What you will do:
A: According to the forum thread about p-values, what sets appropriate p-values?
B: Repeat the part of the forum thread about p-values between "I am wondering" and "on this question.", inclusive.
C: Proceed with the forum thread about p-values, starting after its last sentence.

Text section:

I am wondering how pervasive the misuse of p-values is within the scientific community. Of course, this is good reason not to trust a single study, but I have to say that this makes me really question some of the scientific conclusions you see coming out of the softer sciences. Perhaps someone within the scientific community has more insight on this question.

Offline Cowtown Cody

  • Well Established
  • *****
  • Posts: 1669
  • Part-time Ferret
    • Cold North
Re: p-values and Statistical Significance
« Reply #1 on: Apr 12, 2012, 08:32:38 PM »
As to how prevalent p-value misunderstandings are, a good answer is in that first paper you cite.  It looks like your research has answered a lot of your own questions.  Which is great.

Appropriate p-values are set by convention, and in my experience, it's pretty well understood that a p-value is not an indicator of some kind of mechanical, scientific certainty - it's just convention.  But that is useful in and of itself; if you see an unusually large p-value, or a p-value that doesn't adhere to the minimum standards set by convention, you should be much more wary about how you regard the claims being made by that study, because the larger the p-value, the easier it is to call weaker evidence "statistically significant," which is a good way to swindle people by science-washing your data.  In warning against pseudoscientific claims that pretend to have rigorous statistical analysis, that's a very useful caution.

Records:

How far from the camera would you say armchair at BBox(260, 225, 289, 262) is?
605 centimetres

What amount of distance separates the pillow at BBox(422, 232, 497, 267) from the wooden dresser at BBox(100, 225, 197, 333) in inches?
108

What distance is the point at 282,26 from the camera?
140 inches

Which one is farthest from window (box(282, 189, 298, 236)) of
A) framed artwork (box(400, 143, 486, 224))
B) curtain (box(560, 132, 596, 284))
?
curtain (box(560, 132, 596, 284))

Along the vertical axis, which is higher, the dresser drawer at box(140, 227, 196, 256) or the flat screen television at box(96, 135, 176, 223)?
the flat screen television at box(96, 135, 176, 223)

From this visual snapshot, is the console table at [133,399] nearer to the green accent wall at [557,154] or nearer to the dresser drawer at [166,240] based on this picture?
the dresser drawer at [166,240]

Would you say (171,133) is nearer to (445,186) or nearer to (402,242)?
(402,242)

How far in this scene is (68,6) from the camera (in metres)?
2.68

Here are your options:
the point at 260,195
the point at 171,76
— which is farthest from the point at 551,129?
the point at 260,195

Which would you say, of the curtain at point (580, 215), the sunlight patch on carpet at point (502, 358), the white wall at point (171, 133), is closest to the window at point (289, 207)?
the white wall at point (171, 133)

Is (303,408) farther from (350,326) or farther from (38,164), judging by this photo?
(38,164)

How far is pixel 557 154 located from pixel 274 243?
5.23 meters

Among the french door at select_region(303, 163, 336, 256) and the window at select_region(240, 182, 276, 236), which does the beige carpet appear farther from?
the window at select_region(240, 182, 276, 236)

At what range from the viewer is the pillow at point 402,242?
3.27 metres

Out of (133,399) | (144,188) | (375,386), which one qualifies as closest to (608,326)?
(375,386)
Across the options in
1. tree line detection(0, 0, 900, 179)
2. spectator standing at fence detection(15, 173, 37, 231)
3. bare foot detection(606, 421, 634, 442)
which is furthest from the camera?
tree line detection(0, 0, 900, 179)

Solved tasks:
A: Convention.

B:
I am wondering how pervasive the misuse of p-values is within the scientific community. Of course, this is good reason not to trust a single study, but I have to say that this makes me really question some of the scientific conclusions you see coming out of the softer sciences. Perhaps someone within the scientific community has more insight on this question.

C:
You shouldn't use a p-value all by itself for in-depth information and obviously replication still matters quite a bit.  And in point of fact, on the Brain Science Podcast, the latest episode features a cognitive neuroscientist making exactly these statements regarding a variety of Cog Sci research that's been done.  Much of it hasn't been replicated, a lot of the methodology features intentional removal of information which creates an over-focusing on localization of cognition and brain function.

But all that said, it is still useful to get a quick handle on a study as well, provided you understand what it means.  If you see a study that shows that, assuming the null were true, their results or more extreme ones would only occur 5% or 1% of the time, that's still pretty useful in general terms.

Online Chew

  • Poster of Extraordinary Magnitude
  • **********
  • Posts: 10361
  • Let's gut it!
Re: p-values and Statistical Significance
« Reply #2 on: Apr 12, 2012, 08:44:38 PM »
The few times I remember Steve mentioning p-values was in the context of homeopaths/quacks/woo-masters cherry-picking research results, as in "out of 100 studies with a p-value of .05  five of those studies will be false positives just by chance alone".
"It is difficult to say what truth is, but sometimes it is easy to recognize falsehood." -Albert Einstein

Online Beη

  • Well Established
  • *****
  • Posts: 1653
  • Resident density functional theorist
    • electron exchange
Re: p-values and Statistical Significance
« Reply #3 on: Apr 12, 2012, 08:50:06 PM »
There is an SGU episode where they interview a statistician and briefly discuss some misunderstandings about p-values.  I can't think of the person's name.  I think the main topic discussed was Bayesian statistics.  I'll see if I can find it.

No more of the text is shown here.